Beginning with the line where "In the scene photographed, concerning" appears, restate the lines word for word through the last one in the listing.

Data supplied:
_ _ _ _ _

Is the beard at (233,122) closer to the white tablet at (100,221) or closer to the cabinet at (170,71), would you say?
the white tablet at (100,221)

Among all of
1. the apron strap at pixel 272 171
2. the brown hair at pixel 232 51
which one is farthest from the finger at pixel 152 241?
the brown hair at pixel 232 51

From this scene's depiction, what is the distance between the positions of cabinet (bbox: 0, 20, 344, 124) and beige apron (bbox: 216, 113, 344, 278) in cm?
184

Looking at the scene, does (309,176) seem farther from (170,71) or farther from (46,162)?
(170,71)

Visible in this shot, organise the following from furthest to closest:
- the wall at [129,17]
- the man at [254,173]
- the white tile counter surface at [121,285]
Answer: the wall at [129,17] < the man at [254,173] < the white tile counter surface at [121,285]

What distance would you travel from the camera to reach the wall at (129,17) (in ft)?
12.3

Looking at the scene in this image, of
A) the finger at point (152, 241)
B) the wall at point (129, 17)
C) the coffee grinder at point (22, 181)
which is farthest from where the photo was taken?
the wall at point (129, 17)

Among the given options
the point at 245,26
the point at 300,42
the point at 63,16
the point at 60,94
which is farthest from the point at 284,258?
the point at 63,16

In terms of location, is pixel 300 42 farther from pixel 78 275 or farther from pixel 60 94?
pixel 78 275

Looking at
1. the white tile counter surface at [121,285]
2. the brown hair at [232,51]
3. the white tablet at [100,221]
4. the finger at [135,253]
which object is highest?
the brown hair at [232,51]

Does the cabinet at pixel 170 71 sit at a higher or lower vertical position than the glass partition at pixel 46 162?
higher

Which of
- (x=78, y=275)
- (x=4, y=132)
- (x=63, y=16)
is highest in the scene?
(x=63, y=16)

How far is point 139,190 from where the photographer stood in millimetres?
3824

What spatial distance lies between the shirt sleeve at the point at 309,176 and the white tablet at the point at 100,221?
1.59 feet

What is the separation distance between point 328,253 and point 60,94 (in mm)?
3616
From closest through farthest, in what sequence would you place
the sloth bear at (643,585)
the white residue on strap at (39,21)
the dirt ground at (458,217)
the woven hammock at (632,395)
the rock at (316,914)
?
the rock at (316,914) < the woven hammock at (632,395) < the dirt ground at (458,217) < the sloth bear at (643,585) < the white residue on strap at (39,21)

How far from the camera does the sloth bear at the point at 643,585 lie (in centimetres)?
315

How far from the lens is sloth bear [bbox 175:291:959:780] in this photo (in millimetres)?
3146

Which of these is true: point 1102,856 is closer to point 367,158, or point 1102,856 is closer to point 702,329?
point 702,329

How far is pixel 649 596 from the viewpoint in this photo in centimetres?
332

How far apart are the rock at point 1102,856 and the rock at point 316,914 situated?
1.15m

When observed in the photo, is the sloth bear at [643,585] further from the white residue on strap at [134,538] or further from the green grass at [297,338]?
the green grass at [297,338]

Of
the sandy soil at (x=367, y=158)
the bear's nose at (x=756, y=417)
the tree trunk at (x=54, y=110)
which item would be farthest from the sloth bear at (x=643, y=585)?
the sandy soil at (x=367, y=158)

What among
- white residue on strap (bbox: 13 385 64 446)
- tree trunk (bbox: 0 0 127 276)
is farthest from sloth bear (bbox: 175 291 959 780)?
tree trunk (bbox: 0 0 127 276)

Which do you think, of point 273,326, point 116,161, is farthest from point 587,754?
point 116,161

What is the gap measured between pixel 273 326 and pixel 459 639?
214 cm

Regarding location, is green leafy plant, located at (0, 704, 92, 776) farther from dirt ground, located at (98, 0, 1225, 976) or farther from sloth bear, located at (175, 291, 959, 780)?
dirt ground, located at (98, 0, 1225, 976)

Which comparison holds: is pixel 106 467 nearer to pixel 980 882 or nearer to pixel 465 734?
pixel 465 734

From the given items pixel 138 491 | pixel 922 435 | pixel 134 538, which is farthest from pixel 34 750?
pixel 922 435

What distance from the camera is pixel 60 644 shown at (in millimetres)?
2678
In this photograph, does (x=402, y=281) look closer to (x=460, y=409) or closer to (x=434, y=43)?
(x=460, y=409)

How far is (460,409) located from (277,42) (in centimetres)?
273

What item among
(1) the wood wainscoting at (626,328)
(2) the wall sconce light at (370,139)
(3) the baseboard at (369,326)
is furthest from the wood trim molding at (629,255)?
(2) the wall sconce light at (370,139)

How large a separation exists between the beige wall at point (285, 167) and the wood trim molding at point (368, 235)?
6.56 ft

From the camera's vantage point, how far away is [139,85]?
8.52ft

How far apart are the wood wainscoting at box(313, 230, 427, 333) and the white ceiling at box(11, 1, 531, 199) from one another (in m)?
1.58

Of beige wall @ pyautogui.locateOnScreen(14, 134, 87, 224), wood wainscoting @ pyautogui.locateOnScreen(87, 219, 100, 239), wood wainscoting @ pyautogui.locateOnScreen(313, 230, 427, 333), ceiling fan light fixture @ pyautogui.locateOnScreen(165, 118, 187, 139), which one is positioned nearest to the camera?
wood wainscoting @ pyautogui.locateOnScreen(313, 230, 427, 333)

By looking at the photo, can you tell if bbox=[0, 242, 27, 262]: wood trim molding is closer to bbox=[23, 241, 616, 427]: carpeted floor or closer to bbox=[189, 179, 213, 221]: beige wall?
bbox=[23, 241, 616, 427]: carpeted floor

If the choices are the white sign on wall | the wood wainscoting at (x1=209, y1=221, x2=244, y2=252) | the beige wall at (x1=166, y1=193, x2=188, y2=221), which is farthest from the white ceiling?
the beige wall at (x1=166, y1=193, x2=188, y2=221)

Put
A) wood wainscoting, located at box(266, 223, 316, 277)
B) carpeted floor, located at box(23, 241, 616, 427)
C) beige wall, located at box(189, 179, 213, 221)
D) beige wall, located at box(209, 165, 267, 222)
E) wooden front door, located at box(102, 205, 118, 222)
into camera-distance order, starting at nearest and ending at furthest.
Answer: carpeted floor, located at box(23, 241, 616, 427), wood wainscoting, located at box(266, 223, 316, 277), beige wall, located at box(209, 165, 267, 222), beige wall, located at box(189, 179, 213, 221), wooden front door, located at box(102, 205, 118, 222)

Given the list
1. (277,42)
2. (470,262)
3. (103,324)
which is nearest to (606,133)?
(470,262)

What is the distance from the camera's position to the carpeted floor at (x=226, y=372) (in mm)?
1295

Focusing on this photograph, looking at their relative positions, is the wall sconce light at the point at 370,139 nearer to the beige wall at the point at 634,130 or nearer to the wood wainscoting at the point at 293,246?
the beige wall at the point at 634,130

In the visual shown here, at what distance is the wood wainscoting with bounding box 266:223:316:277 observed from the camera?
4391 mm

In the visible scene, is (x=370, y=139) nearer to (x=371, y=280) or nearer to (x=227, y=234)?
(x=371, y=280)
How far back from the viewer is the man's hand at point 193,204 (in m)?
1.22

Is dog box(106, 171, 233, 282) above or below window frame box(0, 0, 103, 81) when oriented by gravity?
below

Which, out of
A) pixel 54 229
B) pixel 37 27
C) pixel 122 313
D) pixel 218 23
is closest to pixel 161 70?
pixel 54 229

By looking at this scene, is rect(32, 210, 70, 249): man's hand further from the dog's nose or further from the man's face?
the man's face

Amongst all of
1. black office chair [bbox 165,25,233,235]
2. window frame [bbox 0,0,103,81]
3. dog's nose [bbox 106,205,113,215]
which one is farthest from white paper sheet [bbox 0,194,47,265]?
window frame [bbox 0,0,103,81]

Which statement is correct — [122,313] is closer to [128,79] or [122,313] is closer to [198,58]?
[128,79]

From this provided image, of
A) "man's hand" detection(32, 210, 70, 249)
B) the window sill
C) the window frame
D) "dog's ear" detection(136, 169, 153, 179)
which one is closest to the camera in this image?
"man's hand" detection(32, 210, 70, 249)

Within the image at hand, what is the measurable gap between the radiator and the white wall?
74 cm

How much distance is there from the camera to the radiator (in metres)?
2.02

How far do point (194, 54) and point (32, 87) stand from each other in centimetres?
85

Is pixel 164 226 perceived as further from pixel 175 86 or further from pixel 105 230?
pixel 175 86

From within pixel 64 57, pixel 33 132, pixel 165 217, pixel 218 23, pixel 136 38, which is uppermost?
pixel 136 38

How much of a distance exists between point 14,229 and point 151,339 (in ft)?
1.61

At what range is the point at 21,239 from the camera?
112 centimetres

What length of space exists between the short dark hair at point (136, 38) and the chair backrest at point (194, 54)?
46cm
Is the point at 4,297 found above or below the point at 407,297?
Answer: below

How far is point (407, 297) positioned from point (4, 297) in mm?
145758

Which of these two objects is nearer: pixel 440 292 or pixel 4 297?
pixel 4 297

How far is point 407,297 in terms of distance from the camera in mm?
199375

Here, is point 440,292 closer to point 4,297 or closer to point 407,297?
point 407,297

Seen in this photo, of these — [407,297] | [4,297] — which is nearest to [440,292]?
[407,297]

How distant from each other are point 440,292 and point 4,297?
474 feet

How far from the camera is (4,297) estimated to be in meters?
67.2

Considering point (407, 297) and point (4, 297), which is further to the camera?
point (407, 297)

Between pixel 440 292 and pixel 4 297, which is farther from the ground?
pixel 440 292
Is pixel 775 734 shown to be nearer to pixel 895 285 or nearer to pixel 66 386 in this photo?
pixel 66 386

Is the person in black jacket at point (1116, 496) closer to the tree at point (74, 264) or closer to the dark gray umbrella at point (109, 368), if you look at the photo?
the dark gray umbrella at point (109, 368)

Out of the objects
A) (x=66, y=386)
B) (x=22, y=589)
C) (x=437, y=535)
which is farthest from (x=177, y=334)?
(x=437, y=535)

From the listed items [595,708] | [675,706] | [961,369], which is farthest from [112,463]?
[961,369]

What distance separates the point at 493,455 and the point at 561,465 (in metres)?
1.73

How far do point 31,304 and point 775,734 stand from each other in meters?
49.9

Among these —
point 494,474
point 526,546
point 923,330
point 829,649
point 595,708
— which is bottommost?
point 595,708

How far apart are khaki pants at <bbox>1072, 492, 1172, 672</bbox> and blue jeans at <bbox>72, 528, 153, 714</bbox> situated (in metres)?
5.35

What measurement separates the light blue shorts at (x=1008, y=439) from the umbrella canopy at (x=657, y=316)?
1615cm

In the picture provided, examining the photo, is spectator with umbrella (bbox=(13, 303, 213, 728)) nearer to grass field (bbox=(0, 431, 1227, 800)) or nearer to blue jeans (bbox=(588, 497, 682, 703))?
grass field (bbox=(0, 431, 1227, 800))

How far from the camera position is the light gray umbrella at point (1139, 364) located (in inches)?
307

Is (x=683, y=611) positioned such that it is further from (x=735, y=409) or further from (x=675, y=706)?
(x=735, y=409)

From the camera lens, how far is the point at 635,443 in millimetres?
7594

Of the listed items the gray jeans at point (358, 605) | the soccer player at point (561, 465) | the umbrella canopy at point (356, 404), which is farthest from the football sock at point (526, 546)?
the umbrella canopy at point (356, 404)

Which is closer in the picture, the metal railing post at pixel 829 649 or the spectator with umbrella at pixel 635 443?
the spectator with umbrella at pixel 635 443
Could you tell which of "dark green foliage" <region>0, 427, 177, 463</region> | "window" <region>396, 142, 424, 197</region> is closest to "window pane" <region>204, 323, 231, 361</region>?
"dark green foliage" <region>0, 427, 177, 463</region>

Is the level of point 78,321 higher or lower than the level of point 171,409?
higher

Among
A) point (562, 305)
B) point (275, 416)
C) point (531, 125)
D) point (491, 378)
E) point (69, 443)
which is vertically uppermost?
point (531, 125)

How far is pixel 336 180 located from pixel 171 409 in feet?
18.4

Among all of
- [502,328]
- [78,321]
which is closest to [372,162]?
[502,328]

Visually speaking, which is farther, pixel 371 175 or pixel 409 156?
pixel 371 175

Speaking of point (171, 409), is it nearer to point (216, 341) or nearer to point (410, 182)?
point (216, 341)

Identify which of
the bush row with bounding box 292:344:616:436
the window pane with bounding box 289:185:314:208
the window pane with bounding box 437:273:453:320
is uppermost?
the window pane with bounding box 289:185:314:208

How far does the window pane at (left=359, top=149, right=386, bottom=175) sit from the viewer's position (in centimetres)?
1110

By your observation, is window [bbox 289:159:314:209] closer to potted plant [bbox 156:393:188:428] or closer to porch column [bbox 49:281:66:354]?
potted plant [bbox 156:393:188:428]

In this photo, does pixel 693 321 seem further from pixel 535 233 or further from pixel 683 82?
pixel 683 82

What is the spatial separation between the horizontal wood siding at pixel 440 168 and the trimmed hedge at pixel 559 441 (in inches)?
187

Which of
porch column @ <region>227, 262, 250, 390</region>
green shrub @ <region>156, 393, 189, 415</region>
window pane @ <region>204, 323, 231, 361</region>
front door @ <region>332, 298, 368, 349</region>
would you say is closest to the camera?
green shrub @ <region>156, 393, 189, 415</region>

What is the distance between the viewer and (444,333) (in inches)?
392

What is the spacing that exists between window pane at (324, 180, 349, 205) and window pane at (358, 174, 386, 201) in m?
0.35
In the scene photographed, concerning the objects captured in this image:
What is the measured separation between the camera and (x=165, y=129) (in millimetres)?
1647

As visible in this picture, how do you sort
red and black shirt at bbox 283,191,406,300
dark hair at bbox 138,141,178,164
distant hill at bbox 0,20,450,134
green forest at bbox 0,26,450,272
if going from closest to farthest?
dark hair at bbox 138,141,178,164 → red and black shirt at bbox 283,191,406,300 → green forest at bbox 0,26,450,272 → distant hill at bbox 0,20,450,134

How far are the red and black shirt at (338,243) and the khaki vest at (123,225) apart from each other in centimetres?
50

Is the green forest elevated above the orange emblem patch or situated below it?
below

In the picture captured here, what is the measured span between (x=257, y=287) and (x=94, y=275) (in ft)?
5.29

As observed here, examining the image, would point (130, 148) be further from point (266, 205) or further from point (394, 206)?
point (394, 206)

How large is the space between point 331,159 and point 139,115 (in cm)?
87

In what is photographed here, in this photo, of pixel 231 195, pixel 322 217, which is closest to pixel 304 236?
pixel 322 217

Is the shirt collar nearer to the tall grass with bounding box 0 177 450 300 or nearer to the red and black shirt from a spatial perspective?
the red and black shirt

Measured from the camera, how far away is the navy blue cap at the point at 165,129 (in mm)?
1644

_ _ _ _ _

Response:
In the scene photographed, concerning the objects captured in this image:
What is the measured separation between the camera and (x=165, y=129) (in millimetres)?
1647

As visible in this picture, how do you sort
red and black shirt at bbox 283,191,406,300
dark hair at bbox 138,141,178,164
distant hill at bbox 0,20,450,134
green forest at bbox 0,26,450,272
if going from closest to farthest?
dark hair at bbox 138,141,178,164 → red and black shirt at bbox 283,191,406,300 → green forest at bbox 0,26,450,272 → distant hill at bbox 0,20,450,134

How far are the red and black shirt at (338,243) and the khaki vest at (123,225) apart from each other in centimetres?
50

Is the green forest elevated above the orange emblem patch or situated below it?
below

In the picture captured here, what is the measured span between (x=257, y=287) and (x=94, y=275) (in ft)?
5.29

As observed here, examining the image, would point (130, 148) be further from point (266, 205) or further from point (394, 206)?
point (394, 206)

How large is the space between point 331,159 and point 139,115 (in cm)?
87

In what is photographed here, in this photo, of pixel 231 195, pixel 322 217, which is closest to pixel 304 236?
pixel 322 217

Is the shirt collar nearer to the tall grass with bounding box 0 177 450 300 or nearer to the red and black shirt from a spatial perspective?
the red and black shirt

Measured from the camera, how far away is the navy blue cap at the point at 165,129 (in mm)?
1644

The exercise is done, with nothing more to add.